The bigger the company, the more lavish its executive perks. And the bigger the company, the more likely it will be a publicly-held company.
Just about every corporate malfeasance seems to have been committed by those at the top of the publicly-held toy company, Mattel over the years – accounting fraud, lavish entitlements, golden parachutes given despite disastrous management reigns, corporate property theft, and endless litigations. These and other ‘dirty laundry’ are aired in the book, “Toy Monster, the big, bad world of Mattel” by Jerry Oppenheimer.
Now, the book is mostly about the personal backbiting and internal politicking that went on at Mattel, and as such, are not the main concerns of this site. But since I have read it (and it’s an interesting read for those of you who like reading about insider dramas at big corporations), I want to raise the human interest themes of the book to a more macro-level question: Just how much better governed are public companies than privately owned ones?
We know that going public tends to bring in more professional management, who should be bringing in best practices, to a company. But once you have management who are company insiders but are divorced from the fiduciary duties coming from true personal ownership of the firm, and who are in a position to negotiate for themselves better returns (whether in the form of salaries, wages, or stock options) than its small, passive shareowners, are we at all surprised that these things constantly happen at the large public companies?
Stock options were supposed to have better aligned company management interest with the interest of the small shareowner. But still, this didn’t prevent unscrupulous executives from writing for themselves backdated options, options with low exercise prices, or instituted other methods that ensured their options were never ‘out of the money’, regardless of what happened to the stock in the long-run (meaning in the years after they have left the company).
Now, just because a company is public doesn’t mean it automatically gets the best executives who can bring in the best practices. In reality, being a public company actually meant the company can now afford to participate in bidding wars to lure ‘rock star’ CEOs, those who are best at promoting their agenda and in keeping themselves in the limelight.
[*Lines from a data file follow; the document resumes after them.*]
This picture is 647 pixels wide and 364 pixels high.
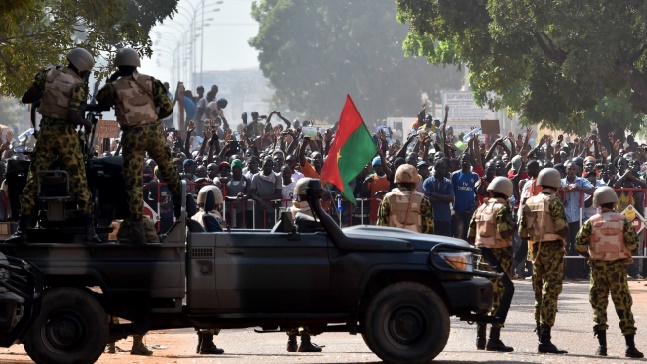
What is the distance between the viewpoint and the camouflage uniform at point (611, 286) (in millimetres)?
13797

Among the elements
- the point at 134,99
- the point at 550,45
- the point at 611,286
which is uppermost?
the point at 550,45

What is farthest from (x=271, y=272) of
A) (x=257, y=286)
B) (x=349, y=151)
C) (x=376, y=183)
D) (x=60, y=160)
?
(x=376, y=183)

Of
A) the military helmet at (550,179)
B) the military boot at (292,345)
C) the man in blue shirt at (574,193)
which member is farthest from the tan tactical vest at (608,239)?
the man in blue shirt at (574,193)

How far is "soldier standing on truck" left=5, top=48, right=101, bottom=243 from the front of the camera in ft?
37.6

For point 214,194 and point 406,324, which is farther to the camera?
point 214,194

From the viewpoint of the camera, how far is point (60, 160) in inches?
456

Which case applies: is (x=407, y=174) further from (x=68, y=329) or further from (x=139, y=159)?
(x=68, y=329)

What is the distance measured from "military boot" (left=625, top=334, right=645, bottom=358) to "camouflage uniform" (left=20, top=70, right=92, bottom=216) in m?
5.33

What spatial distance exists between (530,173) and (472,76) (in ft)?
62.5

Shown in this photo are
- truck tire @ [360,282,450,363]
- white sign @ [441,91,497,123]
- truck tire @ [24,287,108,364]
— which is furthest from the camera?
white sign @ [441,91,497,123]

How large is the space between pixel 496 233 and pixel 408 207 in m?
1.02

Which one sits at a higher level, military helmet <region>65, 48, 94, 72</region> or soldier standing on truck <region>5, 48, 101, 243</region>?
military helmet <region>65, 48, 94, 72</region>

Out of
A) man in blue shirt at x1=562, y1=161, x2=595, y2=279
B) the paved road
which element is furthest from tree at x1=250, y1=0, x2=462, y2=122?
the paved road

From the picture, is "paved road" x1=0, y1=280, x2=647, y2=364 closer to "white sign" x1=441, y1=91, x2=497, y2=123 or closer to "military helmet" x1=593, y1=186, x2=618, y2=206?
"military helmet" x1=593, y1=186, x2=618, y2=206
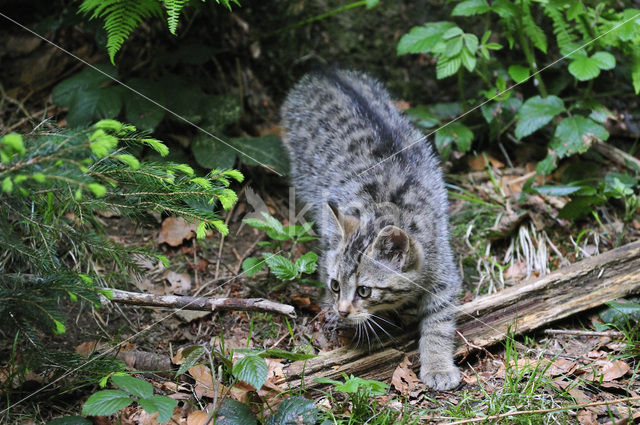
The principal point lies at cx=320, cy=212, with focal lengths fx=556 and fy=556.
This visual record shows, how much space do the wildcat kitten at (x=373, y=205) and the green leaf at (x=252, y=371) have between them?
846mm

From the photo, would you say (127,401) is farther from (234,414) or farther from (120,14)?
(120,14)

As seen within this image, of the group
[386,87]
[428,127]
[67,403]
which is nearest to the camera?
[67,403]

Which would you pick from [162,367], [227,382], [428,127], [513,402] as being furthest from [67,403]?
[428,127]

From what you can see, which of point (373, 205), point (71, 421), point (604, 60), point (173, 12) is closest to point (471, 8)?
point (604, 60)

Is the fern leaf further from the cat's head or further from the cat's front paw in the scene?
the cat's front paw

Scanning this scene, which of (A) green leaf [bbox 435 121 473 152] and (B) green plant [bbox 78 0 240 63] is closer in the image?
(B) green plant [bbox 78 0 240 63]

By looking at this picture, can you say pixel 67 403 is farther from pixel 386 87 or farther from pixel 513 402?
pixel 386 87

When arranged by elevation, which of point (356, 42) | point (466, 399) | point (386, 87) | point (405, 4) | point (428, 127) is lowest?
point (466, 399)

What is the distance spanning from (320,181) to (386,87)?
5.85 feet

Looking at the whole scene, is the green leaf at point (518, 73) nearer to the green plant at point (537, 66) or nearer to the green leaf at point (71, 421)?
the green plant at point (537, 66)

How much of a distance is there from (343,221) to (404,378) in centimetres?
117

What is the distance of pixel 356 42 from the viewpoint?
20.6ft

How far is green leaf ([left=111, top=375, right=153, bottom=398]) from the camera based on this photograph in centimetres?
287


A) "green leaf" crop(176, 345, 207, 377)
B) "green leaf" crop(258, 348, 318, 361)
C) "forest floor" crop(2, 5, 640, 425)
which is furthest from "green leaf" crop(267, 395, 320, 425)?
"green leaf" crop(176, 345, 207, 377)
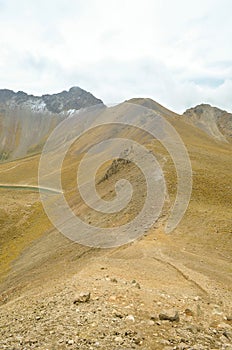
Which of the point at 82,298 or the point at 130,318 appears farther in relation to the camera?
the point at 82,298

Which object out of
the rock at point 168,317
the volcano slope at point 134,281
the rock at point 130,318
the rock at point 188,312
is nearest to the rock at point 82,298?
the volcano slope at point 134,281

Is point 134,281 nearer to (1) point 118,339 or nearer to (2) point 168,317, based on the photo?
(2) point 168,317

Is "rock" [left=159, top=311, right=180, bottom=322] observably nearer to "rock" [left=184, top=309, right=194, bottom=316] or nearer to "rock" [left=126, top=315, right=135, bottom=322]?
"rock" [left=126, top=315, right=135, bottom=322]

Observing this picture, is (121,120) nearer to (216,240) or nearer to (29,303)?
(216,240)

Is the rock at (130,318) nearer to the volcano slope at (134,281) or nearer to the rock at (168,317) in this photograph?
the volcano slope at (134,281)

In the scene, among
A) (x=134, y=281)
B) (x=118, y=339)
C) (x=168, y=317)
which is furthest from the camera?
(x=134, y=281)

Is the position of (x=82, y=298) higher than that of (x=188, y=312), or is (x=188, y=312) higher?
(x=82, y=298)

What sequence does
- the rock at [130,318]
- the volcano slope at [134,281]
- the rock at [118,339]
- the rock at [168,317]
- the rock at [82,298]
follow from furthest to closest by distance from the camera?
the rock at [82,298], the rock at [168,317], the rock at [130,318], the volcano slope at [134,281], the rock at [118,339]

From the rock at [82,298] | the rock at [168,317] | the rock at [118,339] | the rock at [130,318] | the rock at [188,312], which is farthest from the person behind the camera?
the rock at [82,298]

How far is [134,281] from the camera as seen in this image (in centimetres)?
1784

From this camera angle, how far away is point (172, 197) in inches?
1453

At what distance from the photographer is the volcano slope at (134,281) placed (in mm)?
11555

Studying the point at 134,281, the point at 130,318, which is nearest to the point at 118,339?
the point at 130,318

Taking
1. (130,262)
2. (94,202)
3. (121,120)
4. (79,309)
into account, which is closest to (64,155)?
(121,120)
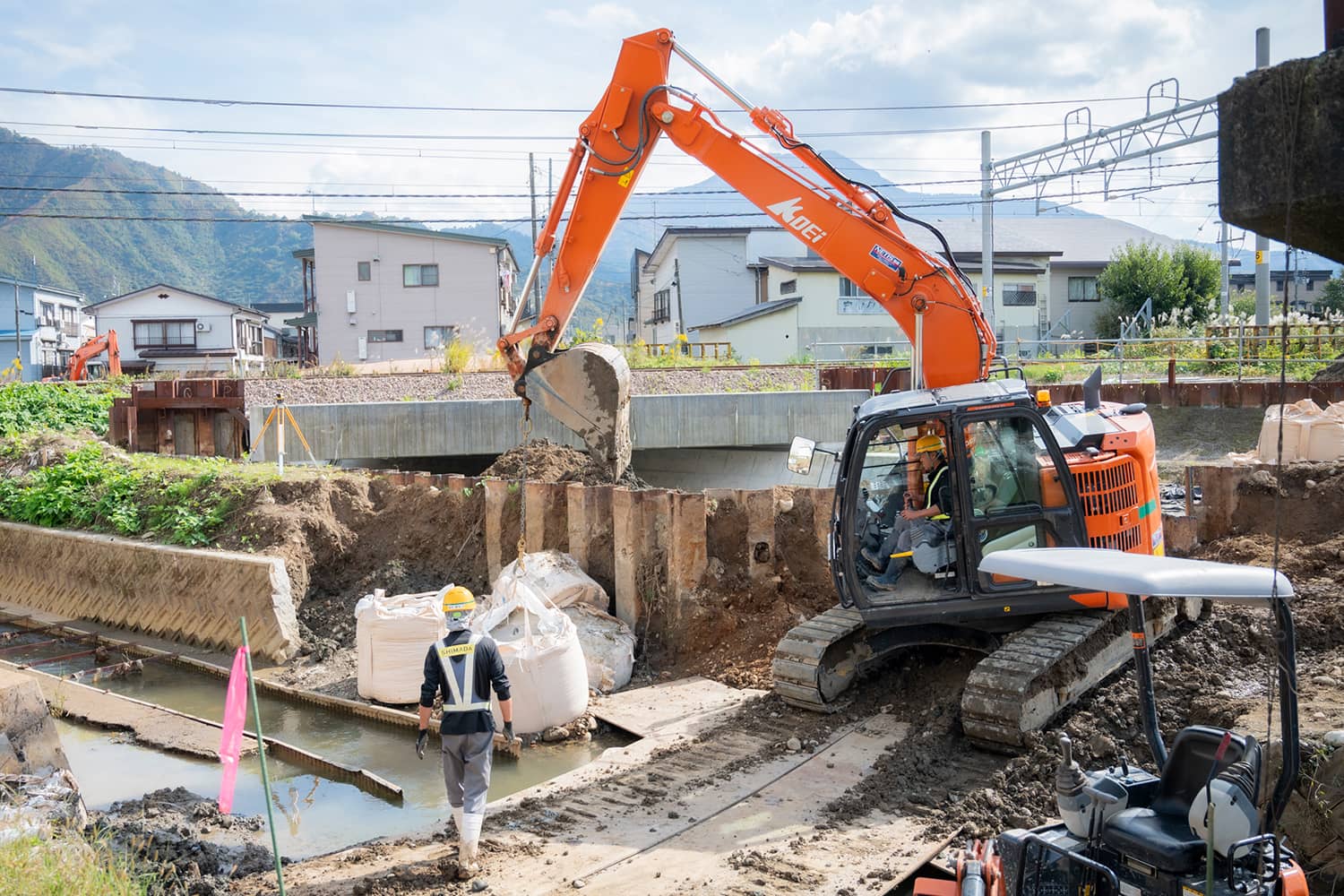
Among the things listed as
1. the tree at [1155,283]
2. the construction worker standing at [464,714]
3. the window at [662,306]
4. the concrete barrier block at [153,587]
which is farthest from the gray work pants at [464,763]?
the window at [662,306]

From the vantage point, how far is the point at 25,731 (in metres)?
5.72

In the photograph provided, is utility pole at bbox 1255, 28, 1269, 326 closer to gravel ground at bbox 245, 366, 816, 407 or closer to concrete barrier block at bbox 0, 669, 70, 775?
gravel ground at bbox 245, 366, 816, 407

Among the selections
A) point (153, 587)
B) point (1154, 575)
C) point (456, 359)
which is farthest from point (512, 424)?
point (1154, 575)

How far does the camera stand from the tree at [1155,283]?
112 feet

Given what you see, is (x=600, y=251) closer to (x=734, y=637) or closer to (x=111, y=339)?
(x=734, y=637)

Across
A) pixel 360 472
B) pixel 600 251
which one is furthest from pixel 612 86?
pixel 360 472

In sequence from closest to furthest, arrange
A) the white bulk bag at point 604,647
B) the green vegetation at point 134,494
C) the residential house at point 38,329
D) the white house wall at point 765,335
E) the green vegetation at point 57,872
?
the green vegetation at point 57,872
the white bulk bag at point 604,647
the green vegetation at point 134,494
the white house wall at point 765,335
the residential house at point 38,329

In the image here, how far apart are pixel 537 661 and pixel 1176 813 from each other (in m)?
4.96

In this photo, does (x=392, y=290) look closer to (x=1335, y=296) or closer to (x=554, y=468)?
(x=554, y=468)

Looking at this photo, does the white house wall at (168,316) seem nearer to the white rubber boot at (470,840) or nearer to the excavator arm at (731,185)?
the excavator arm at (731,185)

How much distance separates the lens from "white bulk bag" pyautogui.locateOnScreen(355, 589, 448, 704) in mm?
8469

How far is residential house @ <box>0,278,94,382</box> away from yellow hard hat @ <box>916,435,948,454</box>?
47.6 m

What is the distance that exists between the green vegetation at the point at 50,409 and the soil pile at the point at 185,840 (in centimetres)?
1562

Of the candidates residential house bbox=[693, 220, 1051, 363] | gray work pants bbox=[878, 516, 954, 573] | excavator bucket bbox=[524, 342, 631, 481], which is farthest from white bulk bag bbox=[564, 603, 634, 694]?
residential house bbox=[693, 220, 1051, 363]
Are we then surprised that as companies got bigger, more politicking and backbiting went on, and those who managed to get to the top often are those who really are the most narcissistic, opportunistic go-getters? It’s the shareholders who end up paying more, to get these people - who end up driving the company to the ground.
And who is to keep the CEO from looting the company, usually by negotiating lavish perks and a golden parachute for himself? Is it the Board of Directors? Not if they are cronies who also profit from giving these concessions to the CEO. We see a bit of that also in the Mattel story.
So you ask me, where do I think the real wealth creation will come from in the years to come? As far as 'public wealth creation' is concerned, without a doubt, my answer is, from the smaller companies, as they always have been ever since companies started becoming public. Who should we be looking out for in terms of providing better economic incentives? I don’t have to repeat myself on that.